The Challenge Of Consistency
Trying to find a new routine (and a lot of other unorganized thoughts).
So, I vanished. Mostly. And not for the first time.
What happened?
Mistakes.
Let’s begin with something that might be glaringly obvious: I like to be lazy.
I don’t want to go to work. I don’t want to do things all the time. I don’t always want to be productive. I usually want to sit on the couch with a good comic, show, or novel, a cup of coffee, and no responsibilities. That’s the dream.
However, I am a human who lives on Earth, which means that it’s very rare I actually have that opportunity. At least, it should be. But I haven’t been living like it.
I went on a trip last month. It was a lovely trip. I had the opportunity to volunteer at a church camp that I grew up going to as a student, and it was a lot of fun. But it was also very tiring.
I took the next week to rest, but some stuff happened that made that difficult which I won’t get into here. It was stressful and a little scary, but things always work out in the end, and they did. Still, there wasn’t a lot of resting that week.
I have had some rest since then, however, and I’m ready to get back into writing.
But how do you go straight into a routine after being out of it for so long?

> [RAW DATA]:
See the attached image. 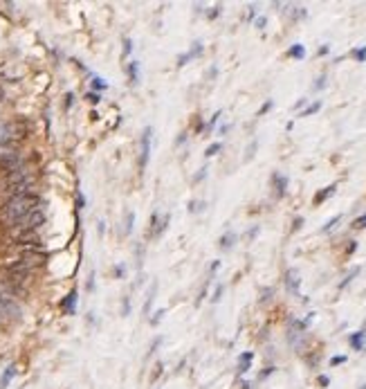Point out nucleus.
<instances>
[{
    "label": "nucleus",
    "instance_id": "35",
    "mask_svg": "<svg viewBox=\"0 0 366 389\" xmlns=\"http://www.w3.org/2000/svg\"><path fill=\"white\" fill-rule=\"evenodd\" d=\"M269 108H272V99H267V102L263 104V106H261V110H258V115H265Z\"/></svg>",
    "mask_w": 366,
    "mask_h": 389
},
{
    "label": "nucleus",
    "instance_id": "23",
    "mask_svg": "<svg viewBox=\"0 0 366 389\" xmlns=\"http://www.w3.org/2000/svg\"><path fill=\"white\" fill-rule=\"evenodd\" d=\"M339 220H341V214H337V216H333V218H330V220H328V223H326V225H324V227H321V232H330V229H333V227H335V225H337V223H339Z\"/></svg>",
    "mask_w": 366,
    "mask_h": 389
},
{
    "label": "nucleus",
    "instance_id": "25",
    "mask_svg": "<svg viewBox=\"0 0 366 389\" xmlns=\"http://www.w3.org/2000/svg\"><path fill=\"white\" fill-rule=\"evenodd\" d=\"M292 9V18H295V21H297V18H306L308 16V12H306V9H303V7H290Z\"/></svg>",
    "mask_w": 366,
    "mask_h": 389
},
{
    "label": "nucleus",
    "instance_id": "43",
    "mask_svg": "<svg viewBox=\"0 0 366 389\" xmlns=\"http://www.w3.org/2000/svg\"><path fill=\"white\" fill-rule=\"evenodd\" d=\"M88 99H90V102H93V104H97L101 97H99V95H95V93H90V95H88Z\"/></svg>",
    "mask_w": 366,
    "mask_h": 389
},
{
    "label": "nucleus",
    "instance_id": "34",
    "mask_svg": "<svg viewBox=\"0 0 366 389\" xmlns=\"http://www.w3.org/2000/svg\"><path fill=\"white\" fill-rule=\"evenodd\" d=\"M162 315H164V310H157V313H155V315H153V318H151V324H153V326H155V324H160Z\"/></svg>",
    "mask_w": 366,
    "mask_h": 389
},
{
    "label": "nucleus",
    "instance_id": "42",
    "mask_svg": "<svg viewBox=\"0 0 366 389\" xmlns=\"http://www.w3.org/2000/svg\"><path fill=\"white\" fill-rule=\"evenodd\" d=\"M133 50V43L131 41H128V38H126V41H124V52H126V54H128V52H131Z\"/></svg>",
    "mask_w": 366,
    "mask_h": 389
},
{
    "label": "nucleus",
    "instance_id": "37",
    "mask_svg": "<svg viewBox=\"0 0 366 389\" xmlns=\"http://www.w3.org/2000/svg\"><path fill=\"white\" fill-rule=\"evenodd\" d=\"M324 86H326V76L321 74L319 79H317V84H315V90H321V88H324Z\"/></svg>",
    "mask_w": 366,
    "mask_h": 389
},
{
    "label": "nucleus",
    "instance_id": "40",
    "mask_svg": "<svg viewBox=\"0 0 366 389\" xmlns=\"http://www.w3.org/2000/svg\"><path fill=\"white\" fill-rule=\"evenodd\" d=\"M220 295H223V286L216 288V292H214V297H211V301H218V299H220Z\"/></svg>",
    "mask_w": 366,
    "mask_h": 389
},
{
    "label": "nucleus",
    "instance_id": "46",
    "mask_svg": "<svg viewBox=\"0 0 366 389\" xmlns=\"http://www.w3.org/2000/svg\"><path fill=\"white\" fill-rule=\"evenodd\" d=\"M205 171H207V169H200V174H198V176H196V178H194V180H196V182H198V180H202V178H205Z\"/></svg>",
    "mask_w": 366,
    "mask_h": 389
},
{
    "label": "nucleus",
    "instance_id": "51",
    "mask_svg": "<svg viewBox=\"0 0 366 389\" xmlns=\"http://www.w3.org/2000/svg\"><path fill=\"white\" fill-rule=\"evenodd\" d=\"M364 349H366V344H364Z\"/></svg>",
    "mask_w": 366,
    "mask_h": 389
},
{
    "label": "nucleus",
    "instance_id": "32",
    "mask_svg": "<svg viewBox=\"0 0 366 389\" xmlns=\"http://www.w3.org/2000/svg\"><path fill=\"white\" fill-rule=\"evenodd\" d=\"M93 86H95V88H99V90H106V88H108L104 79H93Z\"/></svg>",
    "mask_w": 366,
    "mask_h": 389
},
{
    "label": "nucleus",
    "instance_id": "49",
    "mask_svg": "<svg viewBox=\"0 0 366 389\" xmlns=\"http://www.w3.org/2000/svg\"><path fill=\"white\" fill-rule=\"evenodd\" d=\"M3 99H5V90L0 88V104H3Z\"/></svg>",
    "mask_w": 366,
    "mask_h": 389
},
{
    "label": "nucleus",
    "instance_id": "17",
    "mask_svg": "<svg viewBox=\"0 0 366 389\" xmlns=\"http://www.w3.org/2000/svg\"><path fill=\"white\" fill-rule=\"evenodd\" d=\"M126 72H128V81L135 86L139 81V63H137V61H131V63H128V68H126Z\"/></svg>",
    "mask_w": 366,
    "mask_h": 389
},
{
    "label": "nucleus",
    "instance_id": "30",
    "mask_svg": "<svg viewBox=\"0 0 366 389\" xmlns=\"http://www.w3.org/2000/svg\"><path fill=\"white\" fill-rule=\"evenodd\" d=\"M166 225H168V214H164V216H162V223H160V229H157V237H160V234H162V232H164V229H166Z\"/></svg>",
    "mask_w": 366,
    "mask_h": 389
},
{
    "label": "nucleus",
    "instance_id": "5",
    "mask_svg": "<svg viewBox=\"0 0 366 389\" xmlns=\"http://www.w3.org/2000/svg\"><path fill=\"white\" fill-rule=\"evenodd\" d=\"M43 223H45V212L38 207V209H34L32 214L23 216V218L18 220V223L14 225L12 229H16V232H36V229L41 227Z\"/></svg>",
    "mask_w": 366,
    "mask_h": 389
},
{
    "label": "nucleus",
    "instance_id": "48",
    "mask_svg": "<svg viewBox=\"0 0 366 389\" xmlns=\"http://www.w3.org/2000/svg\"><path fill=\"white\" fill-rule=\"evenodd\" d=\"M306 102H308V99H299V102L295 104V108H301V106H303V104H306Z\"/></svg>",
    "mask_w": 366,
    "mask_h": 389
},
{
    "label": "nucleus",
    "instance_id": "26",
    "mask_svg": "<svg viewBox=\"0 0 366 389\" xmlns=\"http://www.w3.org/2000/svg\"><path fill=\"white\" fill-rule=\"evenodd\" d=\"M353 227H355V229H364V227H366V214L357 216V218L353 220Z\"/></svg>",
    "mask_w": 366,
    "mask_h": 389
},
{
    "label": "nucleus",
    "instance_id": "4",
    "mask_svg": "<svg viewBox=\"0 0 366 389\" xmlns=\"http://www.w3.org/2000/svg\"><path fill=\"white\" fill-rule=\"evenodd\" d=\"M21 167H25V165H23V155L18 151V146H0V169L5 174L16 171Z\"/></svg>",
    "mask_w": 366,
    "mask_h": 389
},
{
    "label": "nucleus",
    "instance_id": "33",
    "mask_svg": "<svg viewBox=\"0 0 366 389\" xmlns=\"http://www.w3.org/2000/svg\"><path fill=\"white\" fill-rule=\"evenodd\" d=\"M218 119H220V110H218V113H216V115H214V117H211V119H209V124H207V131H211V128H214V124H216V122H218Z\"/></svg>",
    "mask_w": 366,
    "mask_h": 389
},
{
    "label": "nucleus",
    "instance_id": "28",
    "mask_svg": "<svg viewBox=\"0 0 366 389\" xmlns=\"http://www.w3.org/2000/svg\"><path fill=\"white\" fill-rule=\"evenodd\" d=\"M346 362V355H335L330 358V367H337V364H344Z\"/></svg>",
    "mask_w": 366,
    "mask_h": 389
},
{
    "label": "nucleus",
    "instance_id": "1",
    "mask_svg": "<svg viewBox=\"0 0 366 389\" xmlns=\"http://www.w3.org/2000/svg\"><path fill=\"white\" fill-rule=\"evenodd\" d=\"M38 207H41V196L34 194V191L32 194L16 196V198H7V203H5L3 209H0V220H3L5 225H9V227H14L23 216L32 214L34 209H38Z\"/></svg>",
    "mask_w": 366,
    "mask_h": 389
},
{
    "label": "nucleus",
    "instance_id": "47",
    "mask_svg": "<svg viewBox=\"0 0 366 389\" xmlns=\"http://www.w3.org/2000/svg\"><path fill=\"white\" fill-rule=\"evenodd\" d=\"M301 223H303L301 216H299V218H295V229H299V227H301Z\"/></svg>",
    "mask_w": 366,
    "mask_h": 389
},
{
    "label": "nucleus",
    "instance_id": "11",
    "mask_svg": "<svg viewBox=\"0 0 366 389\" xmlns=\"http://www.w3.org/2000/svg\"><path fill=\"white\" fill-rule=\"evenodd\" d=\"M364 340H366V333L364 331H357V333H353L348 338V344L355 349V351H364Z\"/></svg>",
    "mask_w": 366,
    "mask_h": 389
},
{
    "label": "nucleus",
    "instance_id": "41",
    "mask_svg": "<svg viewBox=\"0 0 366 389\" xmlns=\"http://www.w3.org/2000/svg\"><path fill=\"white\" fill-rule=\"evenodd\" d=\"M131 313V301H128V297L124 299V315H128Z\"/></svg>",
    "mask_w": 366,
    "mask_h": 389
},
{
    "label": "nucleus",
    "instance_id": "14",
    "mask_svg": "<svg viewBox=\"0 0 366 389\" xmlns=\"http://www.w3.org/2000/svg\"><path fill=\"white\" fill-rule=\"evenodd\" d=\"M252 360H254V353L252 351H245L243 355L238 358V373H245L249 369V364H252Z\"/></svg>",
    "mask_w": 366,
    "mask_h": 389
},
{
    "label": "nucleus",
    "instance_id": "8",
    "mask_svg": "<svg viewBox=\"0 0 366 389\" xmlns=\"http://www.w3.org/2000/svg\"><path fill=\"white\" fill-rule=\"evenodd\" d=\"M286 288L290 295H299V286H301V277H299V270L297 268H288L286 270Z\"/></svg>",
    "mask_w": 366,
    "mask_h": 389
},
{
    "label": "nucleus",
    "instance_id": "19",
    "mask_svg": "<svg viewBox=\"0 0 366 389\" xmlns=\"http://www.w3.org/2000/svg\"><path fill=\"white\" fill-rule=\"evenodd\" d=\"M155 292H157V283H153L151 290H148V295H146V304H144V315L151 313V304H153V297H155Z\"/></svg>",
    "mask_w": 366,
    "mask_h": 389
},
{
    "label": "nucleus",
    "instance_id": "38",
    "mask_svg": "<svg viewBox=\"0 0 366 389\" xmlns=\"http://www.w3.org/2000/svg\"><path fill=\"white\" fill-rule=\"evenodd\" d=\"M265 25H267V18H265V16L256 18V27H258V30H263V27H265Z\"/></svg>",
    "mask_w": 366,
    "mask_h": 389
},
{
    "label": "nucleus",
    "instance_id": "3",
    "mask_svg": "<svg viewBox=\"0 0 366 389\" xmlns=\"http://www.w3.org/2000/svg\"><path fill=\"white\" fill-rule=\"evenodd\" d=\"M30 135V126L25 119H12L0 124V146H18Z\"/></svg>",
    "mask_w": 366,
    "mask_h": 389
},
{
    "label": "nucleus",
    "instance_id": "31",
    "mask_svg": "<svg viewBox=\"0 0 366 389\" xmlns=\"http://www.w3.org/2000/svg\"><path fill=\"white\" fill-rule=\"evenodd\" d=\"M202 207H205V203H202V200H200V203H189V212H200Z\"/></svg>",
    "mask_w": 366,
    "mask_h": 389
},
{
    "label": "nucleus",
    "instance_id": "45",
    "mask_svg": "<svg viewBox=\"0 0 366 389\" xmlns=\"http://www.w3.org/2000/svg\"><path fill=\"white\" fill-rule=\"evenodd\" d=\"M330 52V47L328 45H324V47H319V56H324V54H328Z\"/></svg>",
    "mask_w": 366,
    "mask_h": 389
},
{
    "label": "nucleus",
    "instance_id": "20",
    "mask_svg": "<svg viewBox=\"0 0 366 389\" xmlns=\"http://www.w3.org/2000/svg\"><path fill=\"white\" fill-rule=\"evenodd\" d=\"M319 108H321V102L319 99H317V102H312L310 106H308L306 110H303V113L299 115V117H310V115H315V113H319Z\"/></svg>",
    "mask_w": 366,
    "mask_h": 389
},
{
    "label": "nucleus",
    "instance_id": "36",
    "mask_svg": "<svg viewBox=\"0 0 366 389\" xmlns=\"http://www.w3.org/2000/svg\"><path fill=\"white\" fill-rule=\"evenodd\" d=\"M272 292H274V290H272V288H265V290H263V292H261V301H267V299H269V297H272Z\"/></svg>",
    "mask_w": 366,
    "mask_h": 389
},
{
    "label": "nucleus",
    "instance_id": "18",
    "mask_svg": "<svg viewBox=\"0 0 366 389\" xmlns=\"http://www.w3.org/2000/svg\"><path fill=\"white\" fill-rule=\"evenodd\" d=\"M74 304H76V290H72L70 292V295H67L65 297V299H63V304H61V306H63V310H65V313H74Z\"/></svg>",
    "mask_w": 366,
    "mask_h": 389
},
{
    "label": "nucleus",
    "instance_id": "44",
    "mask_svg": "<svg viewBox=\"0 0 366 389\" xmlns=\"http://www.w3.org/2000/svg\"><path fill=\"white\" fill-rule=\"evenodd\" d=\"M328 382H330V380H328V376H319V385H321V387H326Z\"/></svg>",
    "mask_w": 366,
    "mask_h": 389
},
{
    "label": "nucleus",
    "instance_id": "13",
    "mask_svg": "<svg viewBox=\"0 0 366 389\" xmlns=\"http://www.w3.org/2000/svg\"><path fill=\"white\" fill-rule=\"evenodd\" d=\"M14 376H16V364H9V367L5 369V373L0 376V389H7Z\"/></svg>",
    "mask_w": 366,
    "mask_h": 389
},
{
    "label": "nucleus",
    "instance_id": "21",
    "mask_svg": "<svg viewBox=\"0 0 366 389\" xmlns=\"http://www.w3.org/2000/svg\"><path fill=\"white\" fill-rule=\"evenodd\" d=\"M220 148H223V142H214V144H209V146H207V151H205V155H207V158L216 155V153H218Z\"/></svg>",
    "mask_w": 366,
    "mask_h": 389
},
{
    "label": "nucleus",
    "instance_id": "6",
    "mask_svg": "<svg viewBox=\"0 0 366 389\" xmlns=\"http://www.w3.org/2000/svg\"><path fill=\"white\" fill-rule=\"evenodd\" d=\"M12 320L14 322L21 320V308H18V304L7 295V292L0 290V324L12 322Z\"/></svg>",
    "mask_w": 366,
    "mask_h": 389
},
{
    "label": "nucleus",
    "instance_id": "39",
    "mask_svg": "<svg viewBox=\"0 0 366 389\" xmlns=\"http://www.w3.org/2000/svg\"><path fill=\"white\" fill-rule=\"evenodd\" d=\"M355 250H357V241H348V248H346V252H348V254H353Z\"/></svg>",
    "mask_w": 366,
    "mask_h": 389
},
{
    "label": "nucleus",
    "instance_id": "29",
    "mask_svg": "<svg viewBox=\"0 0 366 389\" xmlns=\"http://www.w3.org/2000/svg\"><path fill=\"white\" fill-rule=\"evenodd\" d=\"M220 12H223V7H220V5H216V7L211 9V12H207V16H209V18H218V16H220Z\"/></svg>",
    "mask_w": 366,
    "mask_h": 389
},
{
    "label": "nucleus",
    "instance_id": "2",
    "mask_svg": "<svg viewBox=\"0 0 366 389\" xmlns=\"http://www.w3.org/2000/svg\"><path fill=\"white\" fill-rule=\"evenodd\" d=\"M32 187H34V174L25 167L16 171H9L3 178V185H0V191L9 198H16V196L23 194H32Z\"/></svg>",
    "mask_w": 366,
    "mask_h": 389
},
{
    "label": "nucleus",
    "instance_id": "22",
    "mask_svg": "<svg viewBox=\"0 0 366 389\" xmlns=\"http://www.w3.org/2000/svg\"><path fill=\"white\" fill-rule=\"evenodd\" d=\"M160 223H162L160 214L153 212V216H151V229H153V234H155V237H157V229H160Z\"/></svg>",
    "mask_w": 366,
    "mask_h": 389
},
{
    "label": "nucleus",
    "instance_id": "9",
    "mask_svg": "<svg viewBox=\"0 0 366 389\" xmlns=\"http://www.w3.org/2000/svg\"><path fill=\"white\" fill-rule=\"evenodd\" d=\"M272 185H274V189H277V196H279V198H281V196H286V189H288V176L274 174V176H272Z\"/></svg>",
    "mask_w": 366,
    "mask_h": 389
},
{
    "label": "nucleus",
    "instance_id": "50",
    "mask_svg": "<svg viewBox=\"0 0 366 389\" xmlns=\"http://www.w3.org/2000/svg\"><path fill=\"white\" fill-rule=\"evenodd\" d=\"M359 389H366V385H362V387H359Z\"/></svg>",
    "mask_w": 366,
    "mask_h": 389
},
{
    "label": "nucleus",
    "instance_id": "24",
    "mask_svg": "<svg viewBox=\"0 0 366 389\" xmlns=\"http://www.w3.org/2000/svg\"><path fill=\"white\" fill-rule=\"evenodd\" d=\"M133 225H135V214L133 212H126V227H124V232L131 234L133 232Z\"/></svg>",
    "mask_w": 366,
    "mask_h": 389
},
{
    "label": "nucleus",
    "instance_id": "27",
    "mask_svg": "<svg viewBox=\"0 0 366 389\" xmlns=\"http://www.w3.org/2000/svg\"><path fill=\"white\" fill-rule=\"evenodd\" d=\"M353 56L359 61V63H364V61H366V45H364V47H359V50H355V52H353Z\"/></svg>",
    "mask_w": 366,
    "mask_h": 389
},
{
    "label": "nucleus",
    "instance_id": "15",
    "mask_svg": "<svg viewBox=\"0 0 366 389\" xmlns=\"http://www.w3.org/2000/svg\"><path fill=\"white\" fill-rule=\"evenodd\" d=\"M236 243V232H232V229H229V232H225L223 237L218 239V246L223 248V250H229Z\"/></svg>",
    "mask_w": 366,
    "mask_h": 389
},
{
    "label": "nucleus",
    "instance_id": "10",
    "mask_svg": "<svg viewBox=\"0 0 366 389\" xmlns=\"http://www.w3.org/2000/svg\"><path fill=\"white\" fill-rule=\"evenodd\" d=\"M200 54H202V43L198 41V43H194V50H189V52H187V54H182L180 59H177V65H180V68H182V65H185L187 61L196 59V56H200Z\"/></svg>",
    "mask_w": 366,
    "mask_h": 389
},
{
    "label": "nucleus",
    "instance_id": "12",
    "mask_svg": "<svg viewBox=\"0 0 366 389\" xmlns=\"http://www.w3.org/2000/svg\"><path fill=\"white\" fill-rule=\"evenodd\" d=\"M335 191H337V185H328V187H326V189H321L319 194H315V198H312V203H315V205H321V203H324V200H328L330 196L335 194Z\"/></svg>",
    "mask_w": 366,
    "mask_h": 389
},
{
    "label": "nucleus",
    "instance_id": "16",
    "mask_svg": "<svg viewBox=\"0 0 366 389\" xmlns=\"http://www.w3.org/2000/svg\"><path fill=\"white\" fill-rule=\"evenodd\" d=\"M288 56L290 59H306V45H301V43H295V45L288 50Z\"/></svg>",
    "mask_w": 366,
    "mask_h": 389
},
{
    "label": "nucleus",
    "instance_id": "7",
    "mask_svg": "<svg viewBox=\"0 0 366 389\" xmlns=\"http://www.w3.org/2000/svg\"><path fill=\"white\" fill-rule=\"evenodd\" d=\"M151 135H153V128L151 126H144L142 135H139V171H146L148 167V158H151Z\"/></svg>",
    "mask_w": 366,
    "mask_h": 389
}]
</instances>
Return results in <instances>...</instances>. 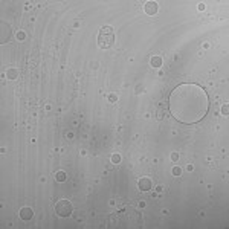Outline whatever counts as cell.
Wrapping results in <instances>:
<instances>
[{
  "label": "cell",
  "mask_w": 229,
  "mask_h": 229,
  "mask_svg": "<svg viewBox=\"0 0 229 229\" xmlns=\"http://www.w3.org/2000/svg\"><path fill=\"white\" fill-rule=\"evenodd\" d=\"M137 188H139L140 191H150V189L153 188L151 179H150V177H140V179L137 180Z\"/></svg>",
  "instance_id": "obj_3"
},
{
  "label": "cell",
  "mask_w": 229,
  "mask_h": 229,
  "mask_svg": "<svg viewBox=\"0 0 229 229\" xmlns=\"http://www.w3.org/2000/svg\"><path fill=\"white\" fill-rule=\"evenodd\" d=\"M112 162H113V164H119V162H121V156H119V154H113V156H112Z\"/></svg>",
  "instance_id": "obj_9"
},
{
  "label": "cell",
  "mask_w": 229,
  "mask_h": 229,
  "mask_svg": "<svg viewBox=\"0 0 229 229\" xmlns=\"http://www.w3.org/2000/svg\"><path fill=\"white\" fill-rule=\"evenodd\" d=\"M157 9H159V6H157L156 2H147V3H145V14H147V15H154V14H157Z\"/></svg>",
  "instance_id": "obj_4"
},
{
  "label": "cell",
  "mask_w": 229,
  "mask_h": 229,
  "mask_svg": "<svg viewBox=\"0 0 229 229\" xmlns=\"http://www.w3.org/2000/svg\"><path fill=\"white\" fill-rule=\"evenodd\" d=\"M53 211H55V214L60 215V217H69V215L72 214L73 208H72V203H70L69 200L61 199V200H58V202L55 203Z\"/></svg>",
  "instance_id": "obj_2"
},
{
  "label": "cell",
  "mask_w": 229,
  "mask_h": 229,
  "mask_svg": "<svg viewBox=\"0 0 229 229\" xmlns=\"http://www.w3.org/2000/svg\"><path fill=\"white\" fill-rule=\"evenodd\" d=\"M20 219L22 220H25V222H28V220H31L32 219V215H34V211L31 209V208H28V206H25V208H22L20 209Z\"/></svg>",
  "instance_id": "obj_5"
},
{
  "label": "cell",
  "mask_w": 229,
  "mask_h": 229,
  "mask_svg": "<svg viewBox=\"0 0 229 229\" xmlns=\"http://www.w3.org/2000/svg\"><path fill=\"white\" fill-rule=\"evenodd\" d=\"M115 43V29L112 26H102L98 32V46L101 49H109Z\"/></svg>",
  "instance_id": "obj_1"
},
{
  "label": "cell",
  "mask_w": 229,
  "mask_h": 229,
  "mask_svg": "<svg viewBox=\"0 0 229 229\" xmlns=\"http://www.w3.org/2000/svg\"><path fill=\"white\" fill-rule=\"evenodd\" d=\"M150 64H151L153 67H160V66L164 64V60H162V57L156 55V57H151V60H150Z\"/></svg>",
  "instance_id": "obj_6"
},
{
  "label": "cell",
  "mask_w": 229,
  "mask_h": 229,
  "mask_svg": "<svg viewBox=\"0 0 229 229\" xmlns=\"http://www.w3.org/2000/svg\"><path fill=\"white\" fill-rule=\"evenodd\" d=\"M55 180H57V182H66V180H67L66 171H57V173H55Z\"/></svg>",
  "instance_id": "obj_7"
},
{
  "label": "cell",
  "mask_w": 229,
  "mask_h": 229,
  "mask_svg": "<svg viewBox=\"0 0 229 229\" xmlns=\"http://www.w3.org/2000/svg\"><path fill=\"white\" fill-rule=\"evenodd\" d=\"M17 75H18L17 69H8L6 70V78H9V80H15Z\"/></svg>",
  "instance_id": "obj_8"
},
{
  "label": "cell",
  "mask_w": 229,
  "mask_h": 229,
  "mask_svg": "<svg viewBox=\"0 0 229 229\" xmlns=\"http://www.w3.org/2000/svg\"><path fill=\"white\" fill-rule=\"evenodd\" d=\"M110 101H112V102L116 101V95H110Z\"/></svg>",
  "instance_id": "obj_13"
},
{
  "label": "cell",
  "mask_w": 229,
  "mask_h": 229,
  "mask_svg": "<svg viewBox=\"0 0 229 229\" xmlns=\"http://www.w3.org/2000/svg\"><path fill=\"white\" fill-rule=\"evenodd\" d=\"M228 110H229L228 104H225V105H223V109H222V113H223V115H228Z\"/></svg>",
  "instance_id": "obj_11"
},
{
  "label": "cell",
  "mask_w": 229,
  "mask_h": 229,
  "mask_svg": "<svg viewBox=\"0 0 229 229\" xmlns=\"http://www.w3.org/2000/svg\"><path fill=\"white\" fill-rule=\"evenodd\" d=\"M171 159H173V160L176 162V160L179 159V154H177V153H173V154H171Z\"/></svg>",
  "instance_id": "obj_12"
},
{
  "label": "cell",
  "mask_w": 229,
  "mask_h": 229,
  "mask_svg": "<svg viewBox=\"0 0 229 229\" xmlns=\"http://www.w3.org/2000/svg\"><path fill=\"white\" fill-rule=\"evenodd\" d=\"M180 174H182V170H180L179 167H174V168H173V176L177 177V176H180Z\"/></svg>",
  "instance_id": "obj_10"
}]
</instances>
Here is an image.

> [TASKS TO PERFORM]:
1: From the blog post on consistency, set down word for word the passage starting with "What happened?" and going on through "also very tiring.".
2: In the blog post on consistency, where did the writer volunteer during last month's trip?
3: Decide whether each statement agrees with the blog post on consistency, answering yes or no and quoting the deciding words: (a) The writer took the week after the trip to rest. (b) The stressful events of that week did not work out. (c) The writer's dream includes a cup of tea.
The lines come from a separate source unrelated to the blog post on consistency.

> [EXPECTED ANSWERS]:
1:
What happened?
Mistakes.
Let’s begin with something that might be glaringly obvious: I like to be lazy.
I don’t want to go to work. I don’t want to do things all the time. I don’t always want to be productive. I usually want to sit on the couch with a good comic, show, or novel, a cup of coffee, and no responsibilities. That’s the dream.
However, I am a human who lives on Earth, which means that it’s very rare I actually have that opportunity. At least, it should be. But I haven’t been living like it.
I went on a trip last month. It was a lovely trip. I had the opportunity to volunteer at a church camp that I grew up going to as a student, and it was a lot of fun. But it was also very tiring.

2: At a church camp the writer grew up going to as a student.

3:
(a) Yes: "I took the next week to rest"
(b) No: "things always work out in the end, and they did"
(c) No: "a cup of coffee"